IANS | 16 Jan, 2024
Ride-hailing major Uber is shutting down its alcohol delivery service called Drizly which it acquired for $1.1 billion.
The company had planned to integrate Drizly into Uber Eats but never succeeded.
Drizly brand will be discontinued by March, reports Axios.
"After
three years of Drizly operating independently within the Uber family,
we’ve decided to close the business and focus on our core Uber Eats
strategy of helping consumers get almost anything – from food to
groceries to alcohol – all on a single app," an Uber spokesperson said
in a statement.
"We’re grateful to the Drizly team for their many
contributions to the growth of the BevAlc delivery category as the
original industry pioneer," the spokesperson added.

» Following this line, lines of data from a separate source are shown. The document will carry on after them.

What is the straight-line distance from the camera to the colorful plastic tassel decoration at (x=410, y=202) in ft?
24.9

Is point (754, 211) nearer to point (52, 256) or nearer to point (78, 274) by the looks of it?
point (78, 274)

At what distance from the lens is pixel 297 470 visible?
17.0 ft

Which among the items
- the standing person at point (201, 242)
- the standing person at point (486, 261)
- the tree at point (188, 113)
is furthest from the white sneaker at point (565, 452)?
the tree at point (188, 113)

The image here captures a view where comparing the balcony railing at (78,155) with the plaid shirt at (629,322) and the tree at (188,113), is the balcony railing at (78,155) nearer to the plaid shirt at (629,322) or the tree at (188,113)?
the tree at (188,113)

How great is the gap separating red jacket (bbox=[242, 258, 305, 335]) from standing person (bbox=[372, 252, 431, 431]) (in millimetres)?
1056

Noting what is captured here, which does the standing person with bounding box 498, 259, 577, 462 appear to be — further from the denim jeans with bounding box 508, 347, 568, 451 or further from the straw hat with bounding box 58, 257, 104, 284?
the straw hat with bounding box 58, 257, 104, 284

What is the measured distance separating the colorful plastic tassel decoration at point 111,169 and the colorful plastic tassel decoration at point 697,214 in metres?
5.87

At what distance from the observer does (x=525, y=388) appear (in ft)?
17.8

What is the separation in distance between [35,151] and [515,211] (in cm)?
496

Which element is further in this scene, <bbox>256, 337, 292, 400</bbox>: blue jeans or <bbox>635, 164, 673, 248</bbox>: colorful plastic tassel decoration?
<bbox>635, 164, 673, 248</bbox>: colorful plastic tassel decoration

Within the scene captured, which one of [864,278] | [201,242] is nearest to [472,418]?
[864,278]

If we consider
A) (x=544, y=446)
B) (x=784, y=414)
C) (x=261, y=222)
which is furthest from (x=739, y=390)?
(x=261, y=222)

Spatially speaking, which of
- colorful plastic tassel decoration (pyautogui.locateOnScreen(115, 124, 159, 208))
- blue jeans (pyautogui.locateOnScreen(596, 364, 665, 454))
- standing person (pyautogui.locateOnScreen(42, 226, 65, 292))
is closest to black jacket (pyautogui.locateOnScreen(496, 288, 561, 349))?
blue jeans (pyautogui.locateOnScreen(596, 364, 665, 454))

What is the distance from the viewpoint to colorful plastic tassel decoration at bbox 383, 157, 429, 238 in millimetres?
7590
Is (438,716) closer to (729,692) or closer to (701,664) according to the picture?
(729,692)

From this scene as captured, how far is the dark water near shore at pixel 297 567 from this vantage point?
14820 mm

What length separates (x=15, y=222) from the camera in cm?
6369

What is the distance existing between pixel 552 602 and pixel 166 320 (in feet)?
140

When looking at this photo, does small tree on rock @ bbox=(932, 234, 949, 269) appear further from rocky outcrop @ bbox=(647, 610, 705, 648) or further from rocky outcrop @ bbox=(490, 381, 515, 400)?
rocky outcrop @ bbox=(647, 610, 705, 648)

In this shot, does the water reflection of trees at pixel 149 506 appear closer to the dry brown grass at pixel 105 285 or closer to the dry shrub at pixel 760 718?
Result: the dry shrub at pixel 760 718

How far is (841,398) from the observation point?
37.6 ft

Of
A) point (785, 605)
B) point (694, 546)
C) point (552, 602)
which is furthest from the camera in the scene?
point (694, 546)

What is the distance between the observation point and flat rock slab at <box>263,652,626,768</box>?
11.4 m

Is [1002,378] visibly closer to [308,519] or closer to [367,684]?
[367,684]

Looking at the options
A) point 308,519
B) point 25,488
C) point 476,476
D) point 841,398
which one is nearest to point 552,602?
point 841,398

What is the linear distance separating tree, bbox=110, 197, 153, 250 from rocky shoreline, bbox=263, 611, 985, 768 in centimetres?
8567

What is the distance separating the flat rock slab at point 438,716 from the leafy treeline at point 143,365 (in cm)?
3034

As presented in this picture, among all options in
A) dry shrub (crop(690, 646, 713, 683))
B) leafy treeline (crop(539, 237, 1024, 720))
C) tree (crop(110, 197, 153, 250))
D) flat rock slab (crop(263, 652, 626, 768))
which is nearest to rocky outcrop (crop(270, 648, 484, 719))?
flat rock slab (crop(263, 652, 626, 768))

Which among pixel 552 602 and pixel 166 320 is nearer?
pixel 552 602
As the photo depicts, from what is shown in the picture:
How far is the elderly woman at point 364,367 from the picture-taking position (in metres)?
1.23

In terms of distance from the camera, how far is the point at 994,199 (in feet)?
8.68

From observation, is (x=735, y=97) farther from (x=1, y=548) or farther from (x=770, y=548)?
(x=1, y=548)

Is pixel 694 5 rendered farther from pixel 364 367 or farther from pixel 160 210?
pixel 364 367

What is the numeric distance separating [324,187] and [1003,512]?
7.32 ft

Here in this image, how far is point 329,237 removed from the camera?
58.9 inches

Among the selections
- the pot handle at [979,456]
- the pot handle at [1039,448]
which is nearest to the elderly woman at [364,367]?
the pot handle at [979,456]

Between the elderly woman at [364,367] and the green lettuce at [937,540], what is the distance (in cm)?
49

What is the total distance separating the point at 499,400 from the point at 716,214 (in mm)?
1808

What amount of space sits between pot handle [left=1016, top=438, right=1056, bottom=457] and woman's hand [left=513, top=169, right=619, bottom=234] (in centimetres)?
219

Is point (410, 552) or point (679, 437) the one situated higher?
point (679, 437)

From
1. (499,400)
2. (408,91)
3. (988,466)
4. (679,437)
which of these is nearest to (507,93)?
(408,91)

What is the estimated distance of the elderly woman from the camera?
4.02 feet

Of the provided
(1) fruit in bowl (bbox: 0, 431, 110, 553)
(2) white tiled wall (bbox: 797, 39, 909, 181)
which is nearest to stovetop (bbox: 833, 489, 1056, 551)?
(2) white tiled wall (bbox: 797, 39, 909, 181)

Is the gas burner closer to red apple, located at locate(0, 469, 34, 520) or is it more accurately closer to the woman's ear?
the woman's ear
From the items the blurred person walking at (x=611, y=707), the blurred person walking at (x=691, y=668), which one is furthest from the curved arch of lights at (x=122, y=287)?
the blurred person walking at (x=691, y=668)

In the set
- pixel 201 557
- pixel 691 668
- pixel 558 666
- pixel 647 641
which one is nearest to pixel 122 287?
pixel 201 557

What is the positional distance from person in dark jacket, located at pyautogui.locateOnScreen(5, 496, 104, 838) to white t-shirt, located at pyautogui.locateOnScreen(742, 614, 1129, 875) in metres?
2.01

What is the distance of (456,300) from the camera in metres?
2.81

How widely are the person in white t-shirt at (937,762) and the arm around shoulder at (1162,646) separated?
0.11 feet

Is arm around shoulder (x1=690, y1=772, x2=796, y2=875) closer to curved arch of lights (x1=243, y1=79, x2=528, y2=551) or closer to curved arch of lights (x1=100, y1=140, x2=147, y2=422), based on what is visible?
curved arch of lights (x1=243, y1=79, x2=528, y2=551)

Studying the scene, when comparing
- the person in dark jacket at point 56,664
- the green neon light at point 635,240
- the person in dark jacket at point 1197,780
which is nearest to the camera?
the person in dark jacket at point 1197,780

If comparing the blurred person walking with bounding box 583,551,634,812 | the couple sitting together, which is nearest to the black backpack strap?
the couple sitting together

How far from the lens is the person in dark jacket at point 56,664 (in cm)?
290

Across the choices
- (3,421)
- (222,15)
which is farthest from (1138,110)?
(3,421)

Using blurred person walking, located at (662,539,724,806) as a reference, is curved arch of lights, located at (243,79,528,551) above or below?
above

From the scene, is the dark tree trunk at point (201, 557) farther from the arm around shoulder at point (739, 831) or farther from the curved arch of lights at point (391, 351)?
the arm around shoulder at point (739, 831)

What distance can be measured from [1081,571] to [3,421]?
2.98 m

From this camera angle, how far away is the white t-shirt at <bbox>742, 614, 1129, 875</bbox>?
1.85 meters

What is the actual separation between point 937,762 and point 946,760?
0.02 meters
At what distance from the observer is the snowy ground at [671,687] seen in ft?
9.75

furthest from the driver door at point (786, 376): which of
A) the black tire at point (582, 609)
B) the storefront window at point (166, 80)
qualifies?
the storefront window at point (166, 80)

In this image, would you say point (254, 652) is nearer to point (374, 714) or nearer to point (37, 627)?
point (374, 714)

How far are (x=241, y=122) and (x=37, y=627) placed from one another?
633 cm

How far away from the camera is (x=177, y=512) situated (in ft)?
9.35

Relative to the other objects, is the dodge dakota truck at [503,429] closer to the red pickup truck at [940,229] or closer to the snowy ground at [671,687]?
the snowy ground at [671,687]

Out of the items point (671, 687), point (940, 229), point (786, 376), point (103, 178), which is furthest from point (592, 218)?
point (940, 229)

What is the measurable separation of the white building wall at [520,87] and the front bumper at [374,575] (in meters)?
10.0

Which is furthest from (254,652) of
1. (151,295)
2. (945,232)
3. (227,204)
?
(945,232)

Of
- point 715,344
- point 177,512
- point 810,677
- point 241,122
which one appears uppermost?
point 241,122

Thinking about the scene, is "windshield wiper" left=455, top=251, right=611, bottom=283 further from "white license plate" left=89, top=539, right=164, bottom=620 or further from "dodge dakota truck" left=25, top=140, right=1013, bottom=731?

Drizly provided backend technology that let local liquor stores provide their own deliveries.
In
2020, it confirmed a hack that exposed information of around 2.5
million customers. It was the leading on-demand alcohol marketplace in
the US, available in more than 1,400 cities.
After alcohol at
your doorstep, Uber CEO Dara Khosrowshahi had even planned to deliver
cannabis or marijuana when "the road is clear".
The Uber CEO had
told CNBC News in 2021 that the ride-hailing company could start
delivering weed once federal regulation allows the company to do so.
"When
the road is clear for cannabis, when federal laws come into play, we're
absolutely going to take a look at it," Khosrowshahi was quoted as
saying in the report.
Marijuana still remains illegal under the US federal law, but some lawmakers have expressed a willingness to change the policy.